DATA LISTING:
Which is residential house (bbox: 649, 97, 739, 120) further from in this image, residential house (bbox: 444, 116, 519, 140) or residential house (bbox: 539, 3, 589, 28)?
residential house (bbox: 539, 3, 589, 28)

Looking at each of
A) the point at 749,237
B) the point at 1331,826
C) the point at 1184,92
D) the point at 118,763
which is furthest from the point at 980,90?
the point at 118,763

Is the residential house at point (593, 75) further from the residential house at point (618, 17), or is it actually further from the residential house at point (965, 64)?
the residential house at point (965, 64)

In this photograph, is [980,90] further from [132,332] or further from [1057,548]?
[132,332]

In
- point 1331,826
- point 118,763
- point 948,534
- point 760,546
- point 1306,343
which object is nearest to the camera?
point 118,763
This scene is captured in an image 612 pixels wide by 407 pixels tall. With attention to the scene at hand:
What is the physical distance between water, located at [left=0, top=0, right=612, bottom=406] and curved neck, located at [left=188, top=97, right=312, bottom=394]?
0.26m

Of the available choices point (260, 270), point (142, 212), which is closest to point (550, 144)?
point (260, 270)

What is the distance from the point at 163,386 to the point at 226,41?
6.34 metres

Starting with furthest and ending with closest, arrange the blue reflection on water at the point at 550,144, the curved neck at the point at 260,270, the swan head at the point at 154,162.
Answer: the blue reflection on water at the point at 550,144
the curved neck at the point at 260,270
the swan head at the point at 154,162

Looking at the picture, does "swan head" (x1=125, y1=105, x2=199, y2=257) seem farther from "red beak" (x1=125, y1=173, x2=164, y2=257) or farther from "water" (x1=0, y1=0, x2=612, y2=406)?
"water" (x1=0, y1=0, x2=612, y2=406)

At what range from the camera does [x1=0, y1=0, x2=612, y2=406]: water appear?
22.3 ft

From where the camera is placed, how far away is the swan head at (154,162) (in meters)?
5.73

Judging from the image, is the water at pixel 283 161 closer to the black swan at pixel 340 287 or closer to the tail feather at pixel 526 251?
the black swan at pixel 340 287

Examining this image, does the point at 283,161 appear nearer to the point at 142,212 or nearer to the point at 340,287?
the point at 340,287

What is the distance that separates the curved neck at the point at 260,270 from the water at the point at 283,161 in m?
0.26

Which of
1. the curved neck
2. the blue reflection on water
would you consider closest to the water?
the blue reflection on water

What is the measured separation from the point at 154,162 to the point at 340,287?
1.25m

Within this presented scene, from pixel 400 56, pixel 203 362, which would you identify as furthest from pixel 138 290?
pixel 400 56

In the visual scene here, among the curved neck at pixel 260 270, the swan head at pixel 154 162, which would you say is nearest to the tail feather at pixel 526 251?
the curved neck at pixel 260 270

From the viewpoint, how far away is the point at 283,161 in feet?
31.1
* * *
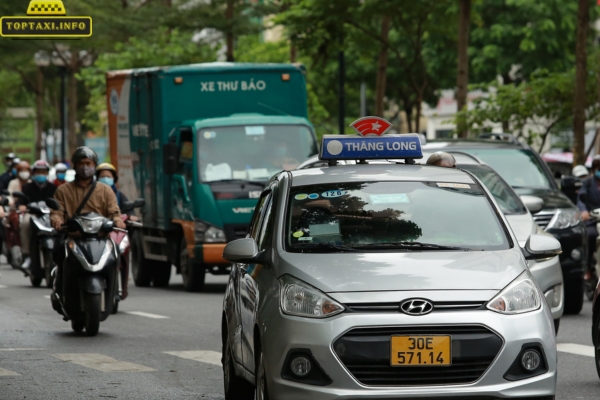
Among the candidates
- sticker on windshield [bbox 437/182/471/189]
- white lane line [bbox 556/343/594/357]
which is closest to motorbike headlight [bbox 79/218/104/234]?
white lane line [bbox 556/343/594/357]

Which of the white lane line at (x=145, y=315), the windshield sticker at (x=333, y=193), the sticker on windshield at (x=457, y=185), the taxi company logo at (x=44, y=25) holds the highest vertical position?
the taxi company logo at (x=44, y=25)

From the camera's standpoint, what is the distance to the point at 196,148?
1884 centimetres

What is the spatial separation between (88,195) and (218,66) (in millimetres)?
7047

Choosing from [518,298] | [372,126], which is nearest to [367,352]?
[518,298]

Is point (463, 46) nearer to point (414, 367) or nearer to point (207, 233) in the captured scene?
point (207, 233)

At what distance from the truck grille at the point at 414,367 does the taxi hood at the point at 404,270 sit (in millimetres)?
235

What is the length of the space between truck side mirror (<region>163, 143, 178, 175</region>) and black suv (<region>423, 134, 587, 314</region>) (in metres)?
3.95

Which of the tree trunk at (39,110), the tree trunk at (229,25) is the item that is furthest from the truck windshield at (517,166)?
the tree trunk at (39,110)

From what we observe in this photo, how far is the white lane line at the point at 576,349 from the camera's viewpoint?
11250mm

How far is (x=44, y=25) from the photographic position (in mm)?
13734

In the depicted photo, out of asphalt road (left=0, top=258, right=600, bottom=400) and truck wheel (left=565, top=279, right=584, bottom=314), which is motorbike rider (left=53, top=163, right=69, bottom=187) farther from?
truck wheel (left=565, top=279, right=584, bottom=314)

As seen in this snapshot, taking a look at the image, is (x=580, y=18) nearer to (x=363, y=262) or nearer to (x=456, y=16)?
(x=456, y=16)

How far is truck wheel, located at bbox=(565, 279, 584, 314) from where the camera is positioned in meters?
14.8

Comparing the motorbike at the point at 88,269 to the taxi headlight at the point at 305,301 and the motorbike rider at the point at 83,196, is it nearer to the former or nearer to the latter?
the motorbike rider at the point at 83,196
--
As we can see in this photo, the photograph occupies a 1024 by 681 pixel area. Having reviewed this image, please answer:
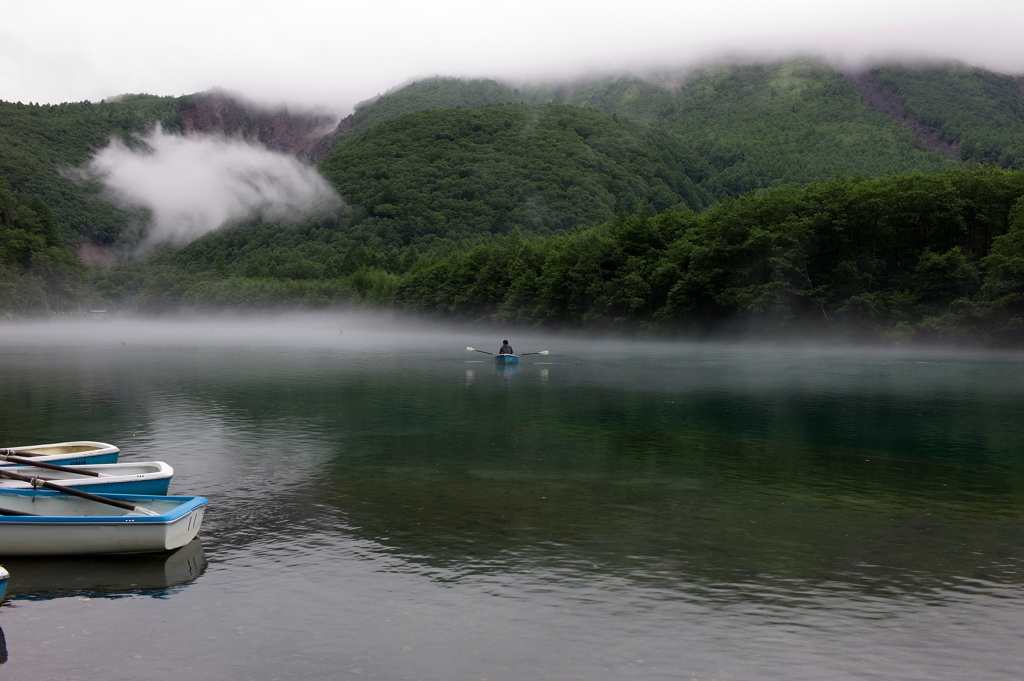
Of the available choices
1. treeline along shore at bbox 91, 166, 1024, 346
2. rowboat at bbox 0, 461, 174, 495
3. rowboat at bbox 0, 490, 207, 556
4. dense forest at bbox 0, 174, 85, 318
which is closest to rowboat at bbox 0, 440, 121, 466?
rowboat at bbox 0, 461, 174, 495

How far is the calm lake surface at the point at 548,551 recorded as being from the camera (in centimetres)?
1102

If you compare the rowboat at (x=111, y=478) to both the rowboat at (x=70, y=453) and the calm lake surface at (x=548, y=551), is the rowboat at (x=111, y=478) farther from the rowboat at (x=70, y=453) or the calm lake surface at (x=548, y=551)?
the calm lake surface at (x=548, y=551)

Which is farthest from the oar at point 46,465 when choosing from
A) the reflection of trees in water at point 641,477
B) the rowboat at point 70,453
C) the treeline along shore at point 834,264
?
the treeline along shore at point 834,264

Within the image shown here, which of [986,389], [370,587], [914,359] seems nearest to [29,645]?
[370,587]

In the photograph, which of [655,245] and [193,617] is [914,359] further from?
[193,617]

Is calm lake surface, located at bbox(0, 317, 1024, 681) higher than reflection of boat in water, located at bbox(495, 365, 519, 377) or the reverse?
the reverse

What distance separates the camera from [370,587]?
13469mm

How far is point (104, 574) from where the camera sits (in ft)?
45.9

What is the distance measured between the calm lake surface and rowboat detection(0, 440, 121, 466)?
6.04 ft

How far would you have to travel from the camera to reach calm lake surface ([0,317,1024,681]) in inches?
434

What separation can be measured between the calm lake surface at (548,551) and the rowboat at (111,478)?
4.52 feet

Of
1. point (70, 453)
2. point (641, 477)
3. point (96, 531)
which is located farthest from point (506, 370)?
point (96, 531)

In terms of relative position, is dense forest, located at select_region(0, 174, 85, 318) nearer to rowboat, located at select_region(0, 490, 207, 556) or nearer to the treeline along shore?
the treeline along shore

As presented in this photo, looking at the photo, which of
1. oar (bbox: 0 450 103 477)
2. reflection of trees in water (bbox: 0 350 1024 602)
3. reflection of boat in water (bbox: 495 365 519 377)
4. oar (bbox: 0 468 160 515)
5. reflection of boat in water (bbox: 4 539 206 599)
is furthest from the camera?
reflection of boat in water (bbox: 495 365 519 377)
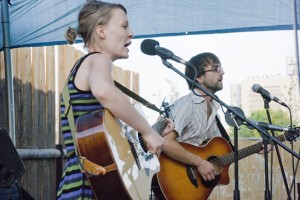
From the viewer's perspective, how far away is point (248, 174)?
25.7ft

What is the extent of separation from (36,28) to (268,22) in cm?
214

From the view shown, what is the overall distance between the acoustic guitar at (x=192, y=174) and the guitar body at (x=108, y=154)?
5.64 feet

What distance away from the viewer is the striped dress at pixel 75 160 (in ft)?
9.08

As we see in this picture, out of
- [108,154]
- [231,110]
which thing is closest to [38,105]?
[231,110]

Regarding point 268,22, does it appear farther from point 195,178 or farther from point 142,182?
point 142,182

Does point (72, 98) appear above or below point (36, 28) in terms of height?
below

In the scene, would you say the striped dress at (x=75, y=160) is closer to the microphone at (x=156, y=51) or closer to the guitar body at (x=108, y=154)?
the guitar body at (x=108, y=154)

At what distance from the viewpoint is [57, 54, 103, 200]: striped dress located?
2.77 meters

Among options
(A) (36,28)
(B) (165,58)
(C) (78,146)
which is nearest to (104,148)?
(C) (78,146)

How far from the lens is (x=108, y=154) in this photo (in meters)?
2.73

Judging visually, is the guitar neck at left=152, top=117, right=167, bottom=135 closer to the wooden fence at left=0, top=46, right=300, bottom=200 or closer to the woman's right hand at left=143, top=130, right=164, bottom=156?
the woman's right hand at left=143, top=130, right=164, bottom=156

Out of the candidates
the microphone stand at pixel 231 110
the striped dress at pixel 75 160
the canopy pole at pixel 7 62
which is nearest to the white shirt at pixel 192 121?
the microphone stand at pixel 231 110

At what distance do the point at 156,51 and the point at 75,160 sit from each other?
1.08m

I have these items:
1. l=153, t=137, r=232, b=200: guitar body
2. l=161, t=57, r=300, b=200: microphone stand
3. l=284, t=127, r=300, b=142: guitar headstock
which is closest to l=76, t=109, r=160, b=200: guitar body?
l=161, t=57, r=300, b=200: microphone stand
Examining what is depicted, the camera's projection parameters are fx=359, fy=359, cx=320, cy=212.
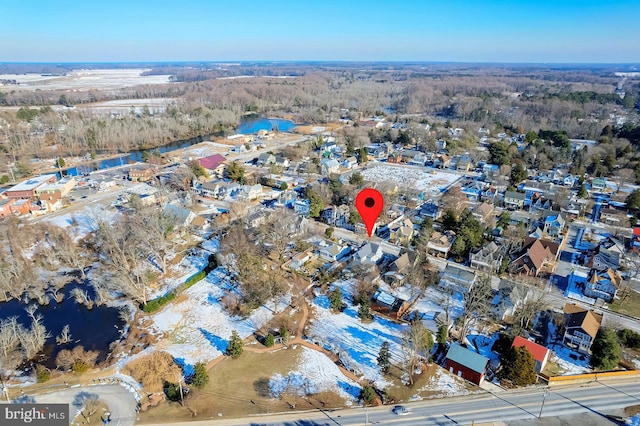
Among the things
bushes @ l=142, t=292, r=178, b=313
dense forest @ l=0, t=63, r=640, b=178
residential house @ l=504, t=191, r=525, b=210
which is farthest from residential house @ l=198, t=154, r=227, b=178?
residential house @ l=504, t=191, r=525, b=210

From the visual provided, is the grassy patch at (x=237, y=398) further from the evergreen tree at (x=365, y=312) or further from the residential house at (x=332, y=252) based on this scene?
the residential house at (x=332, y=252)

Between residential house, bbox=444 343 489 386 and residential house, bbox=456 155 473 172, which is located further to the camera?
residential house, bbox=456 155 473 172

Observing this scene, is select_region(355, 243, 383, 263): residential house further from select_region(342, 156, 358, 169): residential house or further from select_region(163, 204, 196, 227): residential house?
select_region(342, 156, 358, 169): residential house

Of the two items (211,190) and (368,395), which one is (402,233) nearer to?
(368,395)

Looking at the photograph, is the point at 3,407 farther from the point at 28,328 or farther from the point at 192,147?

WHAT THE EXERCISE ASKS: How many lines in the material above contain the word "Judging" with the same capitalization? Give only the number.

TASK RESULT: 2